Postgres Indexing
Suppose we have a table similar to this:
CREATE TABLE test1(
id integer,
content varchar
);
and the application issues many queries of the form:
SELECT content FROM test1 WHERE id = constant;
With no advance preparation, the system would have to scan entire test1
table, row by row, to find all
matching entries. If there are many rows in test1
and only a few rows (perhaps zero or one) that would
be returned by such a query, this is clearly an inefficient method. But if the system has
been instructed to maintain an index on the id
column, it can use a more efficient method for locating
matching rows. For instance, it might only have to walk a few levels deep into a search tree.
A similar approach is used in most non-fictional books: terms and concepts that are frequently looked up by readers are collected in an alphabetic index at the end of the book. The interested reader can scan the index relatively quickly and flip to the appropriate page(s), rather than having to read the entire book to find the material of interest. Just as it is the task of the author to anticipate that items that readers are likely to look up, it is the task of the database programmer to forsee which indexes will be useful.
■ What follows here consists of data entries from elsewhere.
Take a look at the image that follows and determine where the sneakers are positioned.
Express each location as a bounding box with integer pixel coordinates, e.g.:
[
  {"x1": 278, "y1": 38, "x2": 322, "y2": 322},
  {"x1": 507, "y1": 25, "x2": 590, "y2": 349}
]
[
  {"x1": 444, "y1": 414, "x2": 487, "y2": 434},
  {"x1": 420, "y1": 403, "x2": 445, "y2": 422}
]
The following command can be used to create an index on the id
column, as discussed:
CREATE INDEX test1 test1_id_index ON test1 (id);
The name test1_id_index
can be chosed freely, but you should pick something that enables you to remember from
tables at any time.
Once an index is created, no further intervention is required: the system will update the index when the
table is modified, and it will use the index in queries when it thinks doing so would be more efficient than
a sequential table scan. But you might have to run ANALYZE
comman regularly to update statistics
to allow query planner to make educated decisions.
Indexes can also benefit from UPDATE
and DELETE
commands with search conditions. Indexes can moreover be
used in join searches. Thus, an index defined on a column that is part of a join condition can also
significantly speed up queries with joins.
In general, PostgreSQL indexes can be used to optimize queries that contain one or more WHERE
or JOIN
clauses of
the form
indexed-column indexable-operator comparison-value
Here, the indexed-column
is whatever column or expression the index has been identified on.
The indexable-operator
is an operator that is a member of the index's operator class for the indexed
column. And the comparison-value
can be any expression that is not volatile and does not
reference the index's table.
In some cases, the query planner can extract an indexable clause to this form from another SQL construct. A simple example is that if the original clause was
comparison-value operator indexed-column
then it can be flipped around into indexable form if the original operator has a commutator operator that is a member of the index's operator class.
Creating an index on large table can take a long time. By default, PostgreSQL allows reads to occur on the table in parallel with index creation, but writes are blocked until the index build is finished. In production envrionments, this is often unacceptable. It is possible to allow writes to occur in parallel with index creation, but there are several caveats to be aware of.
After an index is created, the system has to keep it synchronized with the table. This adds overhead to data manipulation operations. Indexes can also prevent the creation of heap-only tuples. Therefore indexes that are seldom or never used in queries should be removed.